Ellen couldn't take the suspense. "Just tell me, would I get to keep Will or would I have to give him back to the Bravermans?"
"You'd have to give him back to the Bravermans. No question."
Ellen felt stricken. She struggled to maintain control, teetering on the fine line between crying and screaming. But Will was in the next room, lost in a world somewhere over the rainbow.
"The Bravermans, as the child's birth parents, have an undisputed legal right to their child. They're alive, and they didn't give him up for adoption. If he was kidnapped, your adoption is simply invalid. Therefore, as a legal matter, the court would return Will to them."
"And he would go live in Florida?"
"That's where they live, so yes."
"Would I have the right to visit him?"
"No." Ron shook his head. "You would have no rights at all. The Bravermans may permit you to, perhaps to wean him from you, so to speak. But no court would order them to permit you to visit."
"But I adopted him lawfully," Ellen almost wailed.
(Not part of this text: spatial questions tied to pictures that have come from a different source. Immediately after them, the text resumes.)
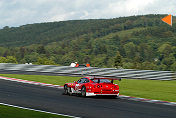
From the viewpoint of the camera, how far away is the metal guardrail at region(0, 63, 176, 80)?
29.8 m

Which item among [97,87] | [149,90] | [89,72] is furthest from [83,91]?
[89,72]

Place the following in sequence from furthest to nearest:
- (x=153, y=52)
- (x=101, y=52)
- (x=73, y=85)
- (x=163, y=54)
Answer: (x=101, y=52) → (x=153, y=52) → (x=163, y=54) → (x=73, y=85)

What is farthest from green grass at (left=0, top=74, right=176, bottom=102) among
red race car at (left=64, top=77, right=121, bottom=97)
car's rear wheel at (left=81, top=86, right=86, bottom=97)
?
car's rear wheel at (left=81, top=86, right=86, bottom=97)

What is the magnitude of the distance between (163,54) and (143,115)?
445ft

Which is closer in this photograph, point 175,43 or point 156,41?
point 175,43

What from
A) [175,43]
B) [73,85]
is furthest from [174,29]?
[73,85]

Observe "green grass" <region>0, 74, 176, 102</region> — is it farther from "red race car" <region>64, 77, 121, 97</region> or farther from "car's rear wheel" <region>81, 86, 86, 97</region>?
"car's rear wheel" <region>81, 86, 86, 97</region>

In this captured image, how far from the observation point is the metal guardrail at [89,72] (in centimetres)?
2980

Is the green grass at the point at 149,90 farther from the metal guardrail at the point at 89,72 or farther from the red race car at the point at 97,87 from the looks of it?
the metal guardrail at the point at 89,72

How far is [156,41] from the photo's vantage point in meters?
181

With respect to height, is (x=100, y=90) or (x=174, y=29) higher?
(x=174, y=29)

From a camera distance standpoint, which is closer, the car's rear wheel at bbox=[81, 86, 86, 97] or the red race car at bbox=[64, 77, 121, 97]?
the red race car at bbox=[64, 77, 121, 97]

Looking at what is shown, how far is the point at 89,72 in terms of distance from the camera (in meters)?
31.2

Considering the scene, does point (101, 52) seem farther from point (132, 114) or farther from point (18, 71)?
point (132, 114)
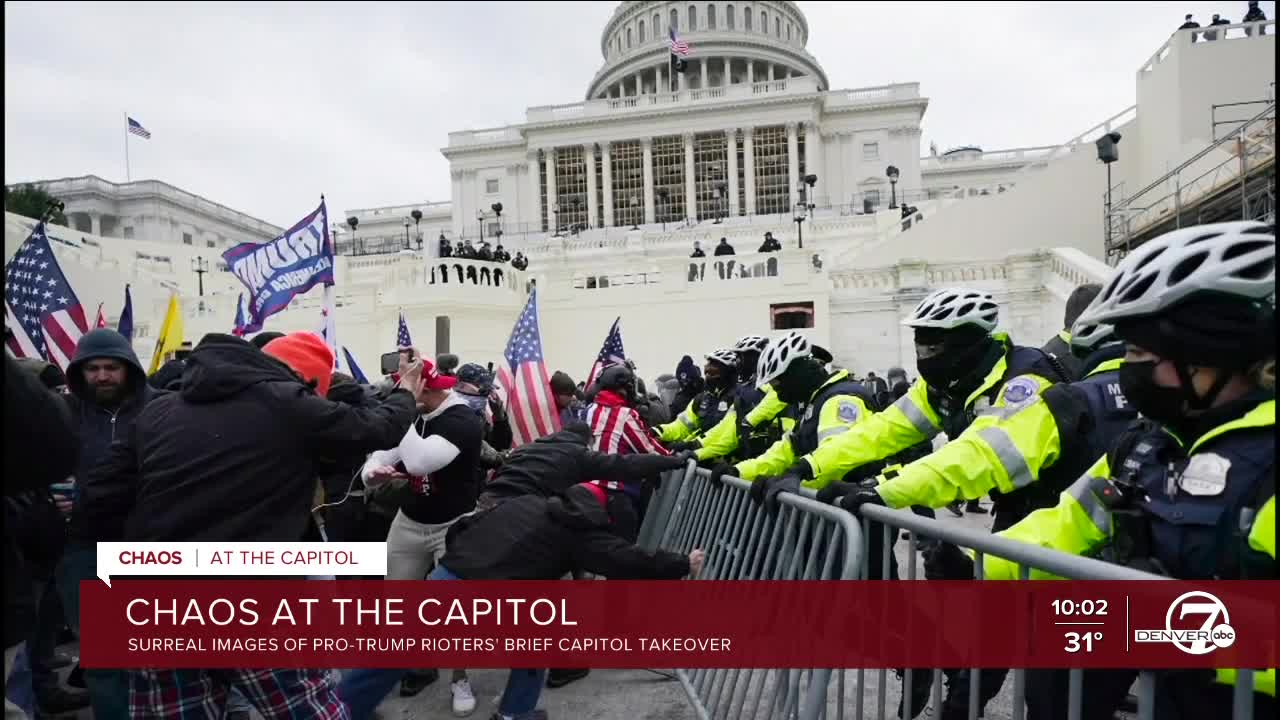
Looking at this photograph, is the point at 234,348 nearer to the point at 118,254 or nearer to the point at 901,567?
the point at 901,567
"True, but in the hypothetical, no one gave him up for adoption." Ron cocked his head, tenting his fingers again. "As you remember from when you adopted him, you presented the court with signed waivers, consents to adoption from his mother and his father. That's a prerequisite to any adoption. If the consents were false, forged, or otherwise fraudulent, the adoption is invalid, whether you knew it or not."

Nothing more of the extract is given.